Statistical analysis

Egg mass was analyzed using linear mixed models (LMMs) with treatment (GBH or control), exposure duration (4 or 12 months) and their interaction as predictors, female mass as a covariate, and breeding pair ID as a random effect to control for non-independence of eggs from the same pair.
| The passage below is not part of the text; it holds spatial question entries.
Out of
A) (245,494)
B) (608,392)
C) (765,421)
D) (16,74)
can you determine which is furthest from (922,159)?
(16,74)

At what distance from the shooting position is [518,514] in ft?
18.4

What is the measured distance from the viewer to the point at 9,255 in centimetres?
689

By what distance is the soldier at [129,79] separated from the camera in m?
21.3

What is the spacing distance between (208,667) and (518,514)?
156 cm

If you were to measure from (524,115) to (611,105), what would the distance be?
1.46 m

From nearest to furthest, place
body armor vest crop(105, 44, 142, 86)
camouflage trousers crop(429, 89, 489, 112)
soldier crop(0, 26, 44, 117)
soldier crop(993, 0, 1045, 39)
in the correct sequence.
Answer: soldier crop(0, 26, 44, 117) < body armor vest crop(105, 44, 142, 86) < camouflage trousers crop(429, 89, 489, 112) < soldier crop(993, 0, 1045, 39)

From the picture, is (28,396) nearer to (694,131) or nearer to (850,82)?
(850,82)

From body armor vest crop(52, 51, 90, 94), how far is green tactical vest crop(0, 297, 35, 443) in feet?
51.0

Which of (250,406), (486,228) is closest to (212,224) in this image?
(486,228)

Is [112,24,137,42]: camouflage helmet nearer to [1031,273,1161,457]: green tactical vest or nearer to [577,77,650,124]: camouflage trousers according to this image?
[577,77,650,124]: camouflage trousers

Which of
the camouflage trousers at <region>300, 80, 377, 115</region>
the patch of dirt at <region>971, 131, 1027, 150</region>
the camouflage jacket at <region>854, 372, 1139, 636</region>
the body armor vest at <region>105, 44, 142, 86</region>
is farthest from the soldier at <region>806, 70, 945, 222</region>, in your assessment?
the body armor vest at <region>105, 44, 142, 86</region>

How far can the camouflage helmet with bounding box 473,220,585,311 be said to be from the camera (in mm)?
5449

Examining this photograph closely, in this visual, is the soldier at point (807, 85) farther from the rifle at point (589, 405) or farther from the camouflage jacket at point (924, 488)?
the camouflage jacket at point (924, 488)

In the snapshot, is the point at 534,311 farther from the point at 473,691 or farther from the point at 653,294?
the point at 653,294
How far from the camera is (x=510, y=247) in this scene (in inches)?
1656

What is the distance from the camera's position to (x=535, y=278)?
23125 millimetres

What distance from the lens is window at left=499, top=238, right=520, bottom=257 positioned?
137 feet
$${\rm{Egg}}\,{\rm{mass}}={\rm{Treatment}}\,\ast \,{\rm{Period}}+{\rm{Female}}\,{\rm{mass}}\,({\rm{covariate}})+{\rm{Pair}}\,{\rm{ID}}\,({\rm{random}})$$
(1)

Differences between the GBH and control groups in yolk and eggshell mass and egg thyroid hormone levels were analyzed with two-sample t-tests. The likelihood of embryo development was analyzed using generalized linear mixed models (binomial distribution, logit link):

$${\rm{Development}}={\rm{Treatment}}\,\ast \,{\rm{Period}}+{\rm{Female}}\,{\rm{mass}}\,({\rm{covariate}})+{\rm{Pair}}\,{\rm{ID}}\,({\rm{random}})$$
(2)

Embryo brain mass, GST, GP, CAT, and MDA were analyzed using LMMs as following:

$${\rm{Response}}={\rm{Treatment}}+{\rm{Pair}}\,{\rm{ID}}\,({\rm{random}})+{\rm{Assay}}\,{\rm{ID}}\,({\rm{random}})$$
(3)

The Kenward-Rogers method was used to estimate the degrees of freedom. Residuals of the models were visually inspected to confirm normality and heteroscedasticity. All statistical analyses were conducted with SAS Enterprise Guide 7.1. All data are available as Supplementary Data Files (13).